I forgive myself that I have accepted and allowed myself to imagine ‘bum lifestyles’ should I lose my job in the near future at my current place.
I forgive myself that I have accepted and allowed myself to imaging a wondering, bum lifestyle, thinking and believing it to be real freedom during the days of possible unemployment.
I forgive myself that I have accepted and allowed myself to not see/realize ‘bums’ cannot change the world, for that one must be successful. One must be stable, regular job, regular income, things like that. Whereas bums living like hippies cannot do any shit in this world, other than be burden on earth.
I forgive myself that I have accepted and allowed myself to not see/realize it is my responsibility to be successful so that I can effectively participate in changing this world. An unstable, jobless, homeless bum cannot change this world, as nobody will respect him, only successful people can speak of changing the world.

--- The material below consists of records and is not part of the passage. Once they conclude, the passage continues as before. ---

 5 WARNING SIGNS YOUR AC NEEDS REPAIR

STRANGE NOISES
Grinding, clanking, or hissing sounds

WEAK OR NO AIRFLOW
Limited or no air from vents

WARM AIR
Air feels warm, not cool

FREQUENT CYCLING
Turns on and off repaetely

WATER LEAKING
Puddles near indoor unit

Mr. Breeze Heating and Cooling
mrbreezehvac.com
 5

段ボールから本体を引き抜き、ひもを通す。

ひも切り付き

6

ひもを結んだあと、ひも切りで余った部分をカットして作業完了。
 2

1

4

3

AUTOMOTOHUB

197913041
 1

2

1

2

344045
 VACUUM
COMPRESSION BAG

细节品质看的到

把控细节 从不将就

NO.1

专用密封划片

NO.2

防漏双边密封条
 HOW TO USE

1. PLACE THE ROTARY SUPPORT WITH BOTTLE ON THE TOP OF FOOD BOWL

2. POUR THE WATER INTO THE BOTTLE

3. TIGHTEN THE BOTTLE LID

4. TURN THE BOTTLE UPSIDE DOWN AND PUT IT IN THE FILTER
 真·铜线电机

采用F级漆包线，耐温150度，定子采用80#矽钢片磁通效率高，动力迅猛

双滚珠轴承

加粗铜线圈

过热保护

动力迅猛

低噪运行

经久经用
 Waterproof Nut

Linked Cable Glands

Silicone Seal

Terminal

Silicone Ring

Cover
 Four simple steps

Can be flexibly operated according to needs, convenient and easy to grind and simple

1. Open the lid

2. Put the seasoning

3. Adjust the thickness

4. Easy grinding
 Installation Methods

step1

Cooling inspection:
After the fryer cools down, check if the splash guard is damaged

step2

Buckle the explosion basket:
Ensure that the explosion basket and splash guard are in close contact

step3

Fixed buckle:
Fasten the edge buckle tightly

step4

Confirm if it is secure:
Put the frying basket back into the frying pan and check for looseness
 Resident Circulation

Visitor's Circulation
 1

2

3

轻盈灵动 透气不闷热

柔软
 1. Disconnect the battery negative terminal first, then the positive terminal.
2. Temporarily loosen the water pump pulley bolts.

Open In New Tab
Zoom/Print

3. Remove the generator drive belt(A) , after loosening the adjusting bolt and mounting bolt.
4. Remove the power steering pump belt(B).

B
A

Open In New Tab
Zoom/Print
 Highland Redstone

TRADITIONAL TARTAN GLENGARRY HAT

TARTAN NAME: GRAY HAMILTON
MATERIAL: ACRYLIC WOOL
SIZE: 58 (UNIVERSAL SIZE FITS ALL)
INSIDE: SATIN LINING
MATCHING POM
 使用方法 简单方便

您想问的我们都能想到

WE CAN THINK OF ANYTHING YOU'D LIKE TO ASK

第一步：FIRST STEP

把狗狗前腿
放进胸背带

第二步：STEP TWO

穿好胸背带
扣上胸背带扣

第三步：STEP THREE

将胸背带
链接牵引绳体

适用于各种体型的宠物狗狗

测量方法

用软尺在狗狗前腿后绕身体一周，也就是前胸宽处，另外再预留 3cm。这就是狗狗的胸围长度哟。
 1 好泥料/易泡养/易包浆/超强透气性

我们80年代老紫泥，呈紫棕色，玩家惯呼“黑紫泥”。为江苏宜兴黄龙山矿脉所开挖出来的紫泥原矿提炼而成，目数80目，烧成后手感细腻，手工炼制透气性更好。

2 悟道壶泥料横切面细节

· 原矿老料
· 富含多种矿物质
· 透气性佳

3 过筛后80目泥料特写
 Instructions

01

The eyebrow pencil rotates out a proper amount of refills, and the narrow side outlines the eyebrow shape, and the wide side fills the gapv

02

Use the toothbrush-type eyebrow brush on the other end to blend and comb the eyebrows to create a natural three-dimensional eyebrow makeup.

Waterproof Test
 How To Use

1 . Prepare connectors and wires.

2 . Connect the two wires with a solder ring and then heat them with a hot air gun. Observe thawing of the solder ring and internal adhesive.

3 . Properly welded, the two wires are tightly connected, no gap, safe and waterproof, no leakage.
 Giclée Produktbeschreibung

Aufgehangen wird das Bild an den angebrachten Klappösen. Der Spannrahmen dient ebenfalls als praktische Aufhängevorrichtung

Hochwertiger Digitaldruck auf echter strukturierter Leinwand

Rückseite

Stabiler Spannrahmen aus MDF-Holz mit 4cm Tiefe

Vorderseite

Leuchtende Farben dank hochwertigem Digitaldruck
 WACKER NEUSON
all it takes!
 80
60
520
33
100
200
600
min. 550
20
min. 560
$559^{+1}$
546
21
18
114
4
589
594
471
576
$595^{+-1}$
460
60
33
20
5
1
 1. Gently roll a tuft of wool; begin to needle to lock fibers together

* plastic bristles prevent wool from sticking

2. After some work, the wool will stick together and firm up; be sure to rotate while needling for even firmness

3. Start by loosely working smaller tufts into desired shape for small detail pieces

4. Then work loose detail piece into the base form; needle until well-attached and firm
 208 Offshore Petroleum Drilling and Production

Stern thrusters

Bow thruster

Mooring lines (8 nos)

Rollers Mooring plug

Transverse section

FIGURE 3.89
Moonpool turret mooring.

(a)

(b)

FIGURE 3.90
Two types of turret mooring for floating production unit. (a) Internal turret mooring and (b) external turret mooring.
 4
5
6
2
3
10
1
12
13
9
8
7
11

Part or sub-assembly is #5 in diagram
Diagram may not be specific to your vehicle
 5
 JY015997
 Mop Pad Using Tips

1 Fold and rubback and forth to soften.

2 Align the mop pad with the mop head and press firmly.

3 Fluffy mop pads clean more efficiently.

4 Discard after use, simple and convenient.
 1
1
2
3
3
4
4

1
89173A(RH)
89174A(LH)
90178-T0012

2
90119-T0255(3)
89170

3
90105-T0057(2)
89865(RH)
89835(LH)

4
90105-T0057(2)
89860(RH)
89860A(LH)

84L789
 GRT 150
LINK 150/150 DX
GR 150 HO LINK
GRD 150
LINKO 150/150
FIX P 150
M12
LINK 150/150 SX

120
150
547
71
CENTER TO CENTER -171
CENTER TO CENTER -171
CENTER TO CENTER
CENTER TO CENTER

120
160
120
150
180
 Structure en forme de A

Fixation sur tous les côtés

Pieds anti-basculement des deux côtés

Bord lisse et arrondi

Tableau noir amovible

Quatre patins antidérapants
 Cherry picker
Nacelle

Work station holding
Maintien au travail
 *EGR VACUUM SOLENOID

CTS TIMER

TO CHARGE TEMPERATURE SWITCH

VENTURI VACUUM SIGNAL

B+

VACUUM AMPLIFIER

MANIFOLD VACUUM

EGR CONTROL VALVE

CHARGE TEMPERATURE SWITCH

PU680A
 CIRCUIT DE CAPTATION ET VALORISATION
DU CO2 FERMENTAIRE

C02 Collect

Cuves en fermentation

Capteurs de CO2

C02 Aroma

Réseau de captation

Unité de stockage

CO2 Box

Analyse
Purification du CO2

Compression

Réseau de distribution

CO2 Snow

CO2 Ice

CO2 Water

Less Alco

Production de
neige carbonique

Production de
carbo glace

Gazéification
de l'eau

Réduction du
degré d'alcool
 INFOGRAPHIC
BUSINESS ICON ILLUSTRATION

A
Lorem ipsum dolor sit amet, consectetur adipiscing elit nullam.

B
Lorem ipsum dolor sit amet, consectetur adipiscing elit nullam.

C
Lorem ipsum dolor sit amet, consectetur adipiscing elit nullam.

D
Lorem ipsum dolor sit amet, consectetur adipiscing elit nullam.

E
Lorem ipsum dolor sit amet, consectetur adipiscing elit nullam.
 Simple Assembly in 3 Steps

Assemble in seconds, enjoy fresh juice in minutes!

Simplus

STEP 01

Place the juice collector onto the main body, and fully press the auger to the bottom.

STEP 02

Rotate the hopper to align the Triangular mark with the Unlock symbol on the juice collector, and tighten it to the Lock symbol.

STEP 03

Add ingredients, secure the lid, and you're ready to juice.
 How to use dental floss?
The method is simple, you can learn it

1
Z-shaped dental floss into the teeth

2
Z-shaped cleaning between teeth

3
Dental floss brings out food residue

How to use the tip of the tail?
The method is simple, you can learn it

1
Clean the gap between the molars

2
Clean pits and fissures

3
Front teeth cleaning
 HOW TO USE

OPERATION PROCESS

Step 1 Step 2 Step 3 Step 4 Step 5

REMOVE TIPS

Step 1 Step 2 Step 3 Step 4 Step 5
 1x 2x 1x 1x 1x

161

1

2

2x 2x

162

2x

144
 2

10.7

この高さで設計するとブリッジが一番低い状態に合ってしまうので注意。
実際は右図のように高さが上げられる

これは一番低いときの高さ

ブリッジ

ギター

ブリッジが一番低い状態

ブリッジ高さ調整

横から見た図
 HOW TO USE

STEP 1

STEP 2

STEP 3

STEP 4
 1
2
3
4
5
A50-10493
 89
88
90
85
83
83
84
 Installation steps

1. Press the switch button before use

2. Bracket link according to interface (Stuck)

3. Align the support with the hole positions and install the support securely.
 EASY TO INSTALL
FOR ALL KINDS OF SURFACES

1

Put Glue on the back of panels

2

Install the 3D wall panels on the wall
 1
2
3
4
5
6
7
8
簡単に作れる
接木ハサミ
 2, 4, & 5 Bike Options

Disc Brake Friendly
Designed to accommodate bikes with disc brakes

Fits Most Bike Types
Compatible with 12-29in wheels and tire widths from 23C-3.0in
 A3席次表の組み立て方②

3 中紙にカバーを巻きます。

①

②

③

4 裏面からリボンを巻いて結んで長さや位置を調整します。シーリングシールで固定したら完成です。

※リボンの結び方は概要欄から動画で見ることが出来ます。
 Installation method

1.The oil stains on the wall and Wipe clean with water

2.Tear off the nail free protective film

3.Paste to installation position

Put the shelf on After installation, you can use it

I forgive myself that I have accepted and allowed myself to not see/realize losing my current job is not the end of my world; I just have to get on with finding another.
I forgive myself that I have accepted and allowed myself to not see/realize, success is not an option, it is a must, I must be successful, must work for it, must organize for it, must make the right moves for it, because simply put, bums cannot change this world, therefore I see/realize losing this job is not the end of my world, it’s the start of my new adventure, time to find another job, time to move on and settle myself with work.
As money decides everything in this reality. Money is god in our reality. Therefore I see/realize establishing myself in success, in reliable income is very important, and in this there is no room for bum lifestyle experiments. I must be successful; I must make the moves, plan them, investments, jobs, contacts all to bring that economic success. Because without that economic success I cannot participate in changing this world, moreover my desire for bum lifestyles during unemployment is not useful, it can only fuck me up further.
I forgive myself that I have accepted and allowed myself to not see/realize economic success comes FIRST, I must be successful economically, no questions on that. Because put it simply, bums cannot change this world.
So this is important, as the layoff news at my work is spreading far and wide, it could touch me, it could affect me, but then what? Last time I got laid off, I spent months in unemployment, living like a wondering fucking monk, doing shit, wasting time and my saved up money, so that’s not an option this time, I have to gear up myself for continuous success, one job gone get another, there is no room for bum lifestyles anymore, as I am walking process to change myself and change this world, I cannot give up on myself, desiring bum lifestyle is pretty much giving up on myself. I must look for success, so that I can direct myself, my life, into a worthwhile cause, I mean, otherwise what’s the point of life? Life must have a purpose, and my purpose is to change myself, birth myself as life, and change this world into what is best for all.
So should a lay off hit me, not allowing that to go into a 6 months of bum life like I did last time when I got laid off. Not cool. Time to look at success with money.